Classic Silver vs White Sesame
Classic Silver (Behr) and White Sesame (Sherwin-Williams) come from different manufacturers. Classic Silver reads as grey, while White Sesame reads as beige-white — two distinct hue families, not close cousins. The 23-point LRV gap — 71 for White Sesame vs 48 for Classic Silver — means White Sesame will open up a space more effectively. Where Classic Silver leans yellow, White Sesame reads warm — a distinction that shifts noticeably depending on the light source and surrounding finishes. A ΔE of 13.8 puts these firmly in different territory — two distinct design choices rather than close alternatives. Below you'll find 3 real-room photo comparisons where both colors appear side by side, plus 5 simulated room previews.

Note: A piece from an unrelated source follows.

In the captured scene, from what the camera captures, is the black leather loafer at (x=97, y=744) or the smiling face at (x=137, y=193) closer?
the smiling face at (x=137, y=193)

Classic Silver vs White Sesame in Real Spaces
3 real rooms side by side. Seeing Classic Silver and White Sesame in actual rooms makes the difference concrete; browse the spaces below to get a feel for how each color lives on a wall.
Living Room
A living room wall sees more varied light than almost any other surface in the house, which makes the choice between these two more nuanced than a chip suggests. White Sesame reflects noticeably more light off the walls, making the space read more open than Classic Silver.
Kitchen
Kitchens often have the harshest, most revealing light in the house — under-cabinet LEDs and overhead fixtures that strip away subtlety. White Sesame returns significantly more light to the room — in a smaller or darker space, that difference in perceived brightness is hard to miss.
Dining Room
Dining rooms often rely on warm incandescent or candlelight, which flatters warm undertones and mutes cool ones. The LRV gap is large enough that White Sesame will make the room feel meaningfully brighter than Classic Silver would.
Color Details
Classic Silver vs White Sesame Simulated Comparison
5 simulated room previews — drag the slider on each to see Classic Silver on one side and White Sesame on the other.
Digital color is approximate. These simulations are generated from the manufacturer's hex values and overlaid on grayscale room photos — your screen's calibration, brightness, and viewing angle all affect how they render. Before committing to either color, test physical samples in your own space under the light you actually live with.
More Classic Silver comparisons
See how Classic Silver stacks up against other well-photographed colors across different brands and tones.